Federal court strikes down new patent rules
The US District Court for the Eastern District of Virginia on Tuesday rejected new US Patent and Trademark Office rules that would have retroactively limited the number of claims that can be included in a patent application and the number of times a continuation application can be filed for a given invention. The court ruled that the new rules were "substantive in nature" and therefore beyond the scope of the USPTO's authority to govern the submission procedure of patent application.
The lawsuit challenging the new rules was brought by pharmaceutical company GlaxoSmithKline, which has approximately 100 applications pending at the USPTO. Supporting the company was the American Intellectual Property Law Association, which filed an amicus curiae brief.
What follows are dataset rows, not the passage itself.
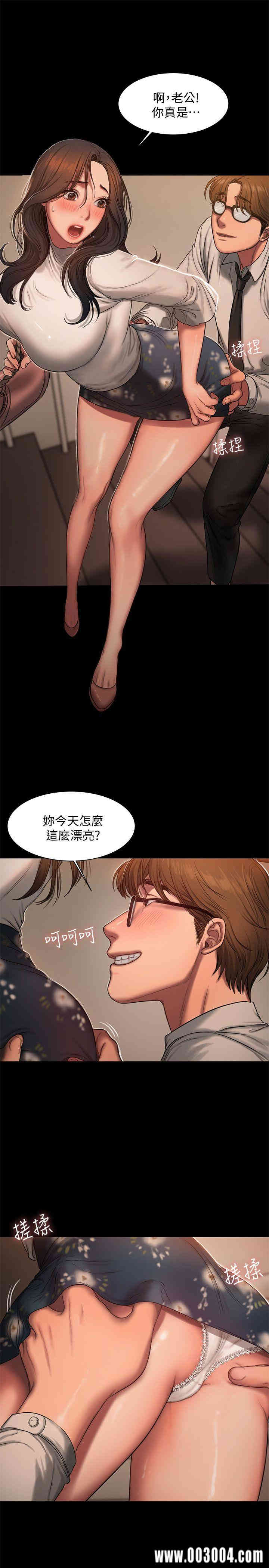第24张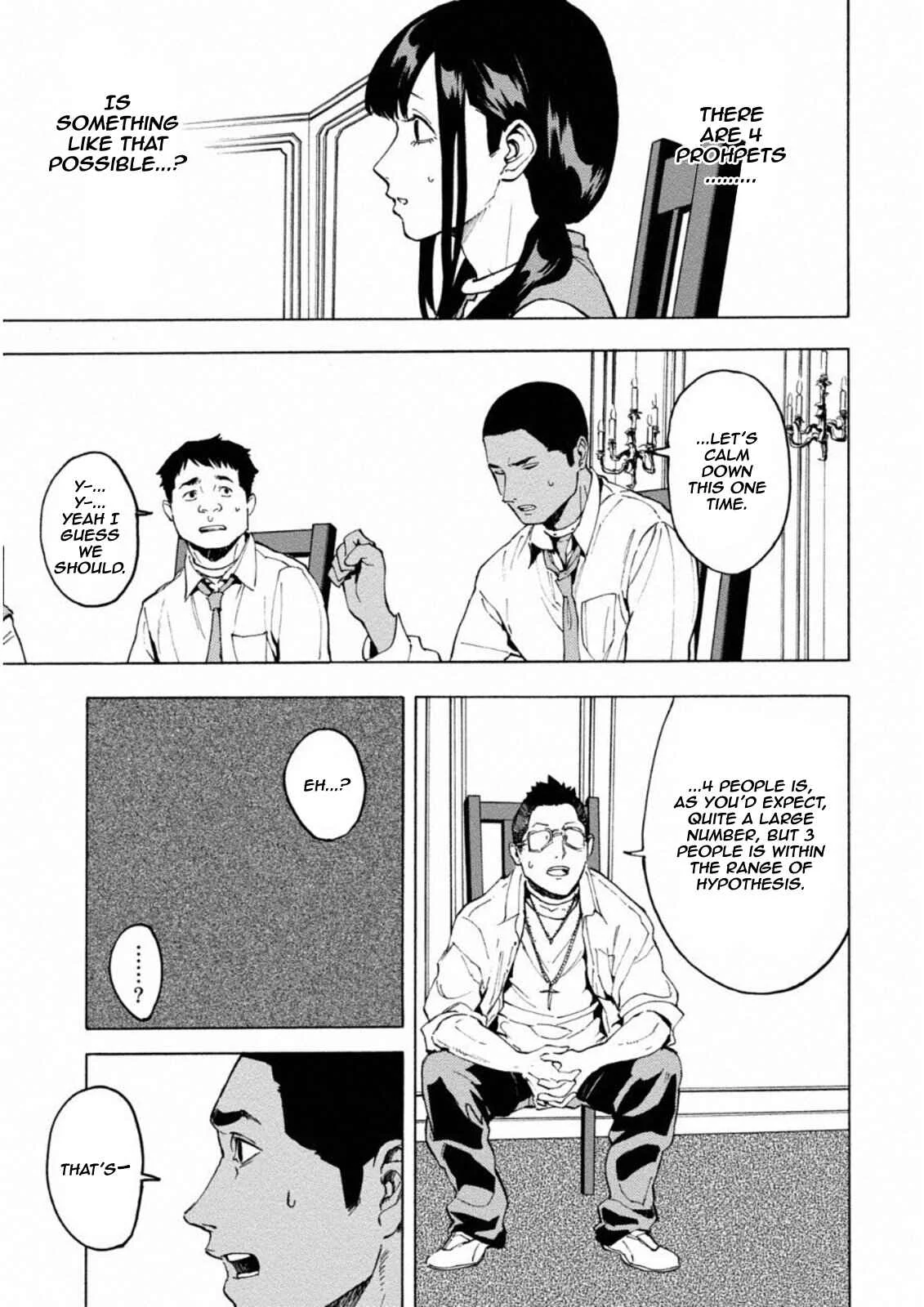 Jinrou Game: Crazy Fox Chapter 2: Dark Light - Page 6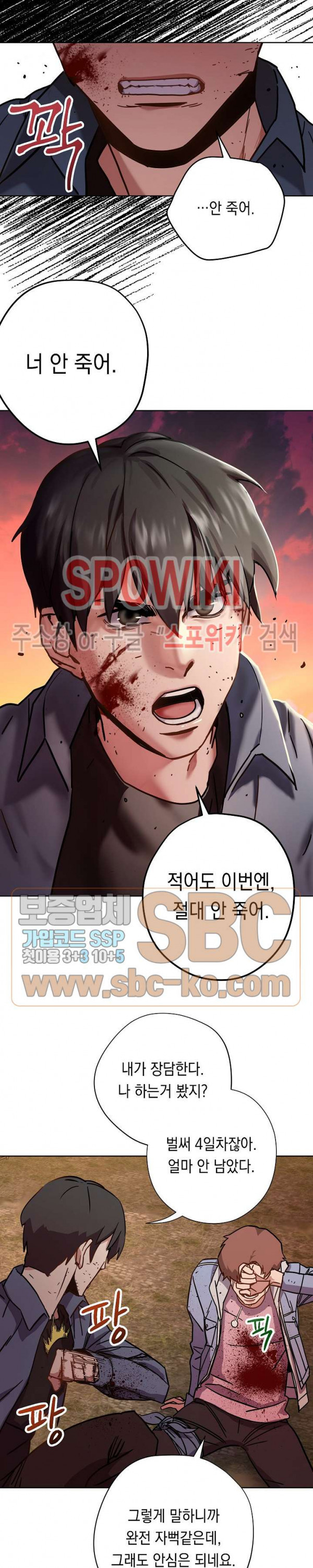The Live Ch.8 p23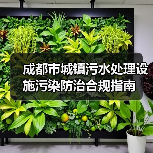 成都市城镇污水处理设施污染防治合规指南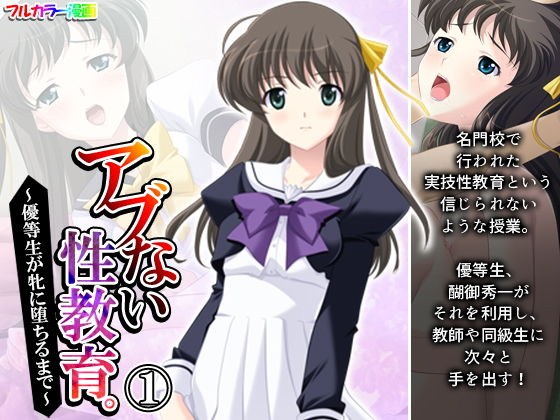 アブない性教育。〜優等生が牝に堕ちるまで〜 1巻 メイン画像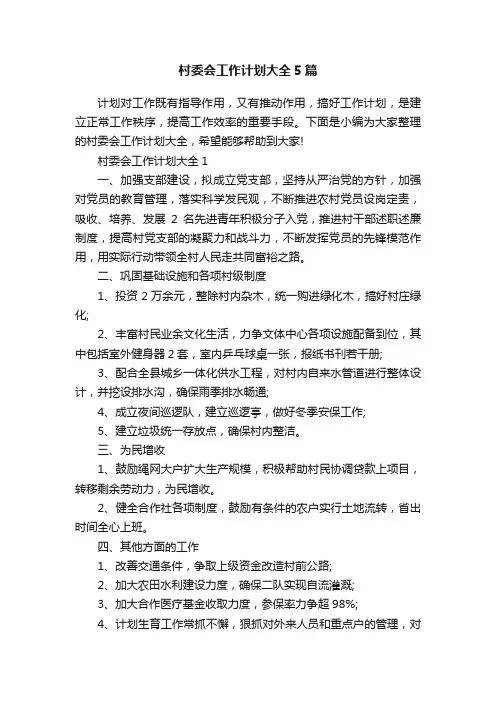 村委会工作计划大全5篇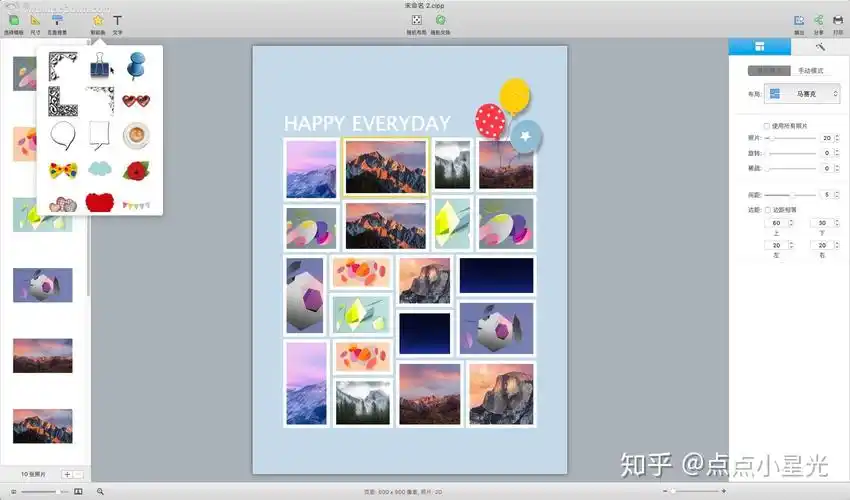 collageitproformac照片拼图软件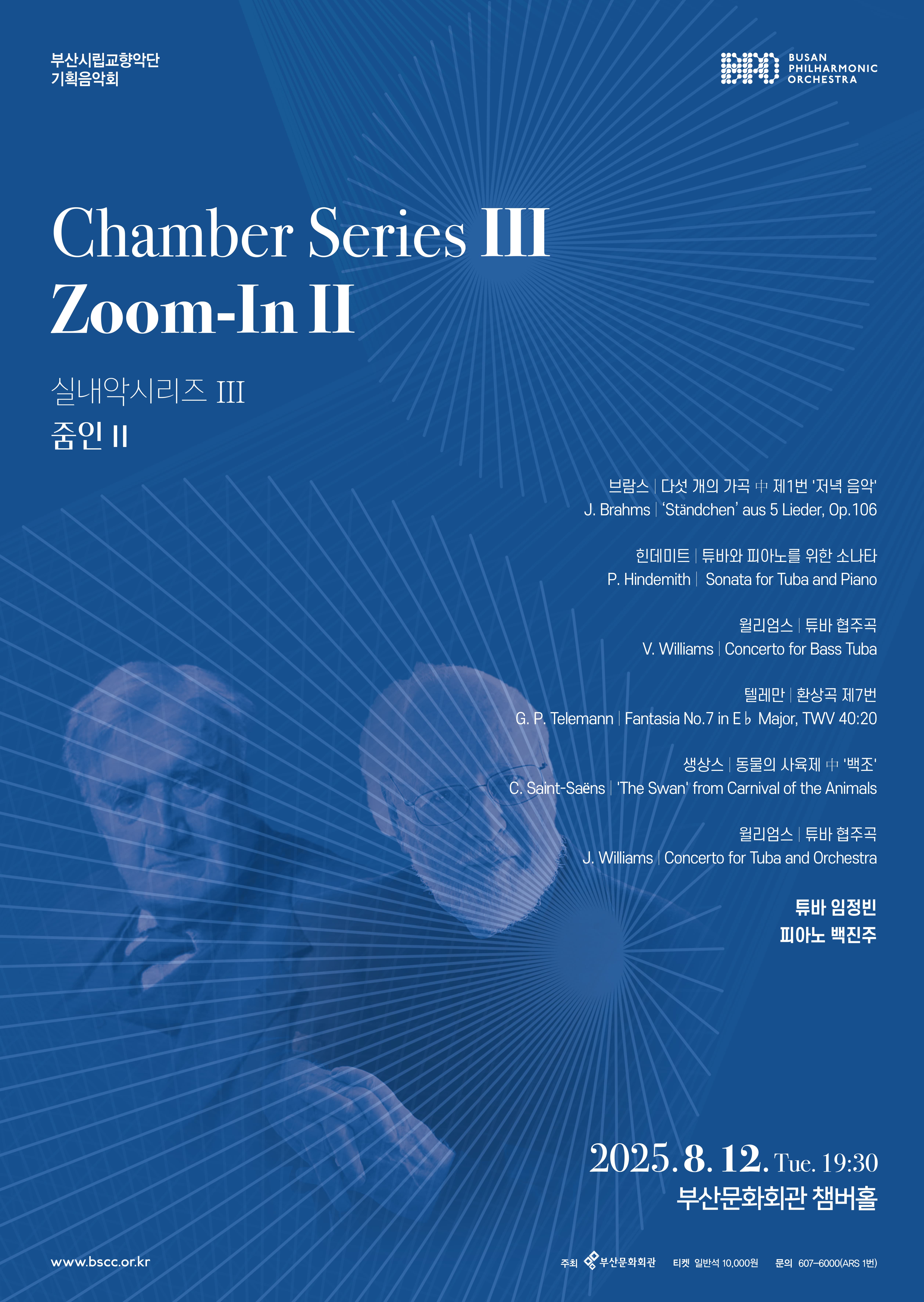 부산시립교향악단 기획음악회, 실내악 시리즈 Ⅲ: 줌인 Ⅱ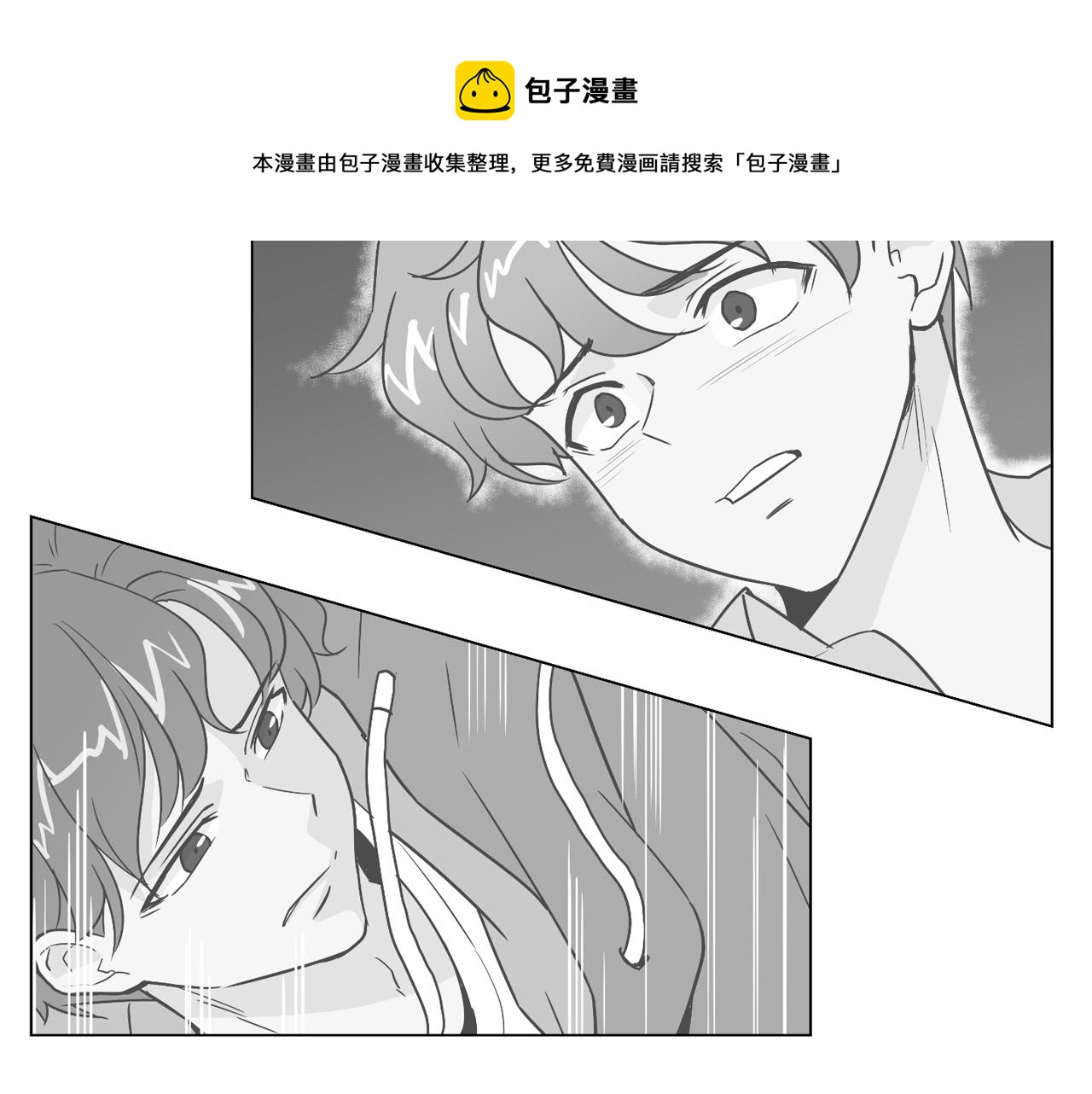 第13话 潜入64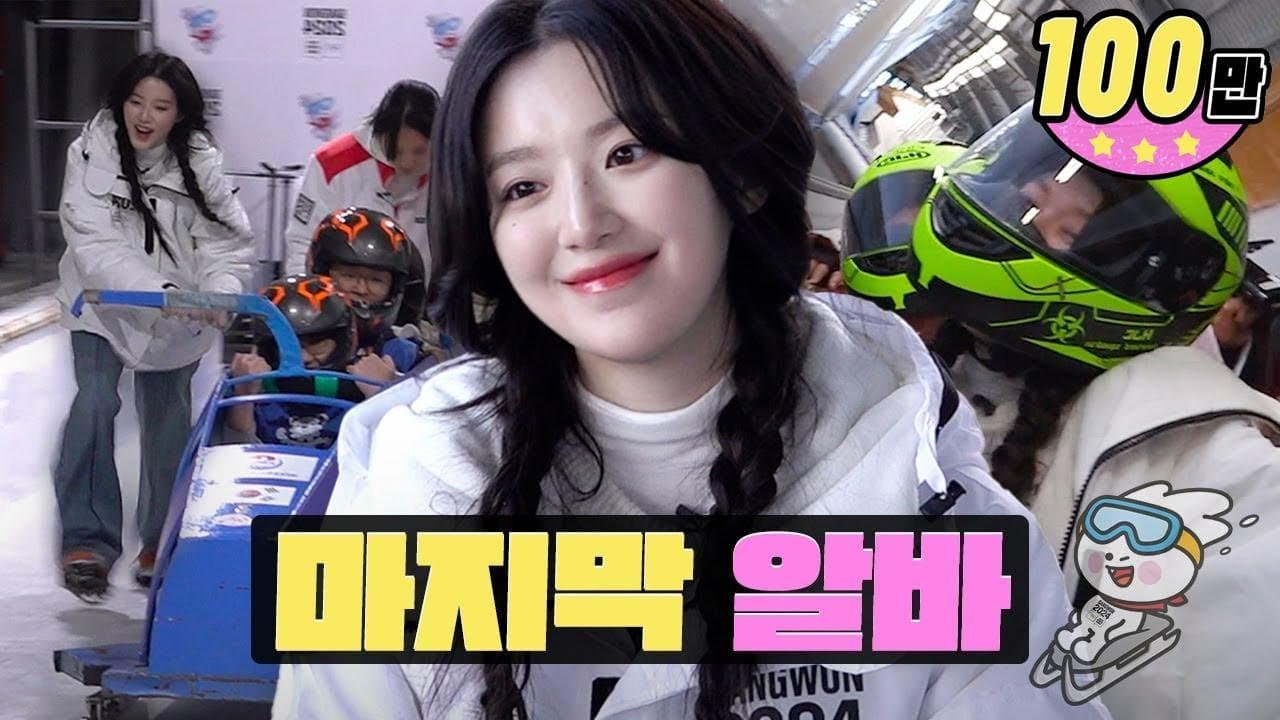 Workdol Shuhua | 알펜시아 리조트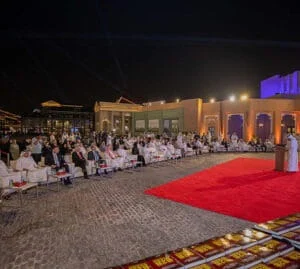 Qatar Edition launch at Katara Cultural Village, Doha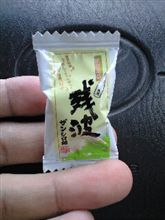 飴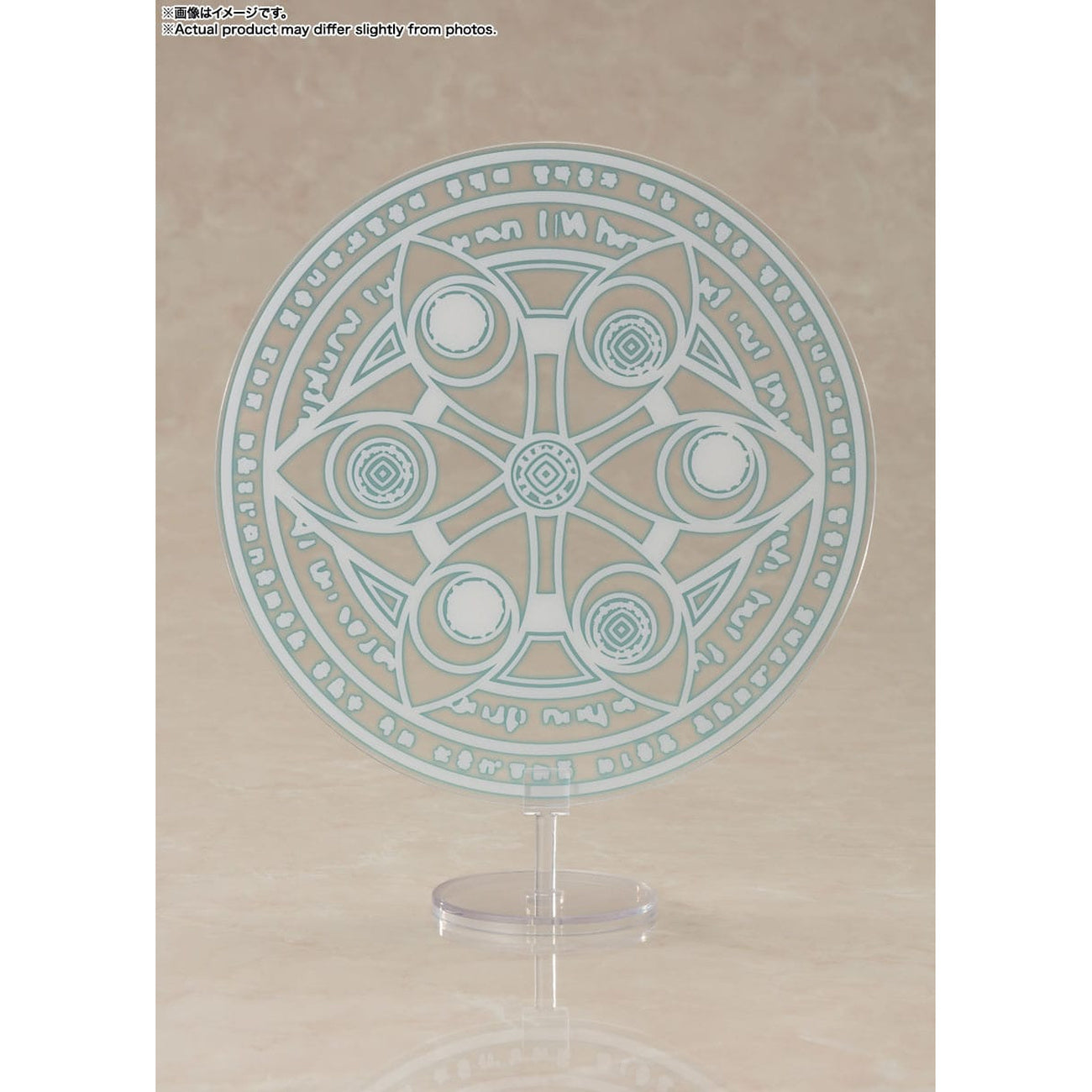 Image produit Frieren: Beyond Journey's End Figurine articulée S.H. Figuarts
In October, a judge enjoined decision, the USPTO from implementing the new rules pending a ruling on their validity.
In a twenty-six page opinion, District Court Judge Cacheris has granted GSK’s and Tafas’s Motions for Summary Judgment — finding the PTO’s proposed limitations to the number of continuation applications and claims per patent to be improper extensions of PTO authority:
“Because the USPTO’s rulemaking authority under 35 U.S.C. § 2(b)(2) does not extend to substantive rules, and because the Final Rules are substantive in nature, the Court finds that the Final Rules are void as ‘otherwise not in accordance with law’ and ‘in excess of statutory jurisdiction [and] authority.’ 5 U.S.C. § 706(2).”